══ READING PASSAGE ══

Parliamentary elections were held in South Ossetia on 23 May 2004.

Electoral system
At the time of the election, South Ossetia's parliament had 34 seats. Of these, 15 were filled using the party-list proportional representation, 15 were filled using Single-member district plurality voting, and another 4 were vacant seats, designated for representatives from villages then under Georgian control, where elections were impossible to hold. This election was the last time this system was used, as in the 2009 election, all 34 seats were filled using party-list proportional representation.

Results
As of 13:00 local time, 52% of registered voters had cast their votes, crossing the electoral threshold of 50% plus one vote. The South Ossetian election commission has thus declared the elections valid.

═══
══ RECORDS FOR THIS TASK ══

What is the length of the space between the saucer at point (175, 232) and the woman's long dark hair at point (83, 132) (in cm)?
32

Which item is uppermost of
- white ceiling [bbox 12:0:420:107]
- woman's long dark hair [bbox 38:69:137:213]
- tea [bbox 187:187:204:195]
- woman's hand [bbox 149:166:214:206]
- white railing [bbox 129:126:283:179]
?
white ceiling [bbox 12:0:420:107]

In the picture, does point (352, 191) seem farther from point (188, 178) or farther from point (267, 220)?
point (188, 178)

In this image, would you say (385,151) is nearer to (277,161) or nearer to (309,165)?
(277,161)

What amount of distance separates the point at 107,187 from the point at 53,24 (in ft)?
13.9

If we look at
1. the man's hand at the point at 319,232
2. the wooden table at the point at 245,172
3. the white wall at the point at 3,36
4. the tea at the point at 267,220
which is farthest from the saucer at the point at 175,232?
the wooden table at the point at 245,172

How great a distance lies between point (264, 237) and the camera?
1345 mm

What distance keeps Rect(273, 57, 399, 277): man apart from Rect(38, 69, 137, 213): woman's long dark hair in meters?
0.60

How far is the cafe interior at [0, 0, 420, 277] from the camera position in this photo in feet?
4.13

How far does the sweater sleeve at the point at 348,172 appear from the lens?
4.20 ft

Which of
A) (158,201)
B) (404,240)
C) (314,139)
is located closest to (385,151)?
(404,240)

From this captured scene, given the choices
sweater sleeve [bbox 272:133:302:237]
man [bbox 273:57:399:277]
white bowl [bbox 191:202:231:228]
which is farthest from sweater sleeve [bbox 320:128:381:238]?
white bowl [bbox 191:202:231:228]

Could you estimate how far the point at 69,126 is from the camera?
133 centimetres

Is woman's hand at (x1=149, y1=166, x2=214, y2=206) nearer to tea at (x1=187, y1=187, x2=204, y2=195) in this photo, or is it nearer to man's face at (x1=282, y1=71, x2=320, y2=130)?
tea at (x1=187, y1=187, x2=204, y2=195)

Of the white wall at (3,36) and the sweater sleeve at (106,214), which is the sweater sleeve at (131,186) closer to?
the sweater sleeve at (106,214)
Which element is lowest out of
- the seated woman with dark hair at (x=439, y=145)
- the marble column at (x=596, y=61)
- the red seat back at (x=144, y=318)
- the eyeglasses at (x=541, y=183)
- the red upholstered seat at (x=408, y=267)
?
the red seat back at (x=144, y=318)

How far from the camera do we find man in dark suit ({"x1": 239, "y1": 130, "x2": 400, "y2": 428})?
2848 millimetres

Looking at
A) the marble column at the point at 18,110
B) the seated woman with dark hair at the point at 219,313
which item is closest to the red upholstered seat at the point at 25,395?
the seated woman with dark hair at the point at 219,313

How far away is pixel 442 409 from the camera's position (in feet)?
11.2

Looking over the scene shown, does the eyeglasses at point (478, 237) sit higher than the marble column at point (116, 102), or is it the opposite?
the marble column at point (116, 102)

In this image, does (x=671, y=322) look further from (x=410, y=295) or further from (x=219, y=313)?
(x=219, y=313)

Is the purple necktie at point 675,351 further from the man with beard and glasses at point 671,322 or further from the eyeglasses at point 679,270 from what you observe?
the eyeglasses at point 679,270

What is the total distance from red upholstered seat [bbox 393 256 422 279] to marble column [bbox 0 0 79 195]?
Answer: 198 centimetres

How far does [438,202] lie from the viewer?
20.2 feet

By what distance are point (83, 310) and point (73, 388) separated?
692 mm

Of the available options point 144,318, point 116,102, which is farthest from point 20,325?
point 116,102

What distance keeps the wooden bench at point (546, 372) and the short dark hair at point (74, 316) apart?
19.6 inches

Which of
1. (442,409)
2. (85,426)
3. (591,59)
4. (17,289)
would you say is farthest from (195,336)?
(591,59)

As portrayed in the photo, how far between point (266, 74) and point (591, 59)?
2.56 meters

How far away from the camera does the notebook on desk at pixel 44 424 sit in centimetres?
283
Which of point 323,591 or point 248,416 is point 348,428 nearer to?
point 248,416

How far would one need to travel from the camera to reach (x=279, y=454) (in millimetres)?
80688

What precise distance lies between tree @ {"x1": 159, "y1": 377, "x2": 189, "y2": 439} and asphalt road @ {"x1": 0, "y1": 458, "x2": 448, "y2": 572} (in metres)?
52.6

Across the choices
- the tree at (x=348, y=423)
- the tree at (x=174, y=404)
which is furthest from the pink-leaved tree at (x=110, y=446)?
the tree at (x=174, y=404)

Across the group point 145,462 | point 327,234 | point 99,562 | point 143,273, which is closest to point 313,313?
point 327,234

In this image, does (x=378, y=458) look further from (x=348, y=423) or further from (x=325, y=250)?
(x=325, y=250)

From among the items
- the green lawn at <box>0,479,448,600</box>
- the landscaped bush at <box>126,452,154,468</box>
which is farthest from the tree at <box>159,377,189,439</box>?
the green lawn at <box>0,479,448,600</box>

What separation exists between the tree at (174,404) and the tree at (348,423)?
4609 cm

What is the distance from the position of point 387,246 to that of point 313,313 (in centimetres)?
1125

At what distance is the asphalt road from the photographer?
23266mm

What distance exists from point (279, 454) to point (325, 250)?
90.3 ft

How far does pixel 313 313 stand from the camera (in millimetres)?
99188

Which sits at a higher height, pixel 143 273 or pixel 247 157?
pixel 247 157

═══

◆ **PROBLEM SET**:
• A. Do these statements agree with the passage on the 2004 South Ossetian parliamentary election? Answer yes or no for each, quoting the words of the text that decide it.
(i) In 2004, 15 of the parliament's seats were filled by party-list proportional representation.
(ii) The 2009 election used the same mix of voting methods as the 2004 election.
(iii) Turnout in 2004 fell short of the required threshold.
• B. Copy the lines of the records between the line holding "Of the available" and the line holding "2.56 meters", inclusive, and nothing else.
The election text and the records were taken from separate, unrelated sources.

◆ **COMPLETED EXERCISE**:
• A.
(i) Yes: "Of these, 15 were filled using the party-list proportional representation"
(ii) No: "This election was the last time this system was used, as in the 2009 election, all 34 seats were filled using party-list proportional representation."
(iii) No: "52% of registered voters had cast their votes, crossing the electoral threshold of 50% plus one vote."

• B.
Of the available options point 144,318, point 116,102, which is farthest from point 20,325?
point 116,102

What distance keeps the wooden bench at point (546, 372) and the short dark hair at point (74, 316) apart?
19.6 inches

Which of
1. (442,409)
2. (85,426)
3. (591,59)
4. (17,289)
would you say is farthest from (195,336)?
(591,59)

As portrayed in the photo, how far between point (266, 74) and point (591, 59)?
2.56 meters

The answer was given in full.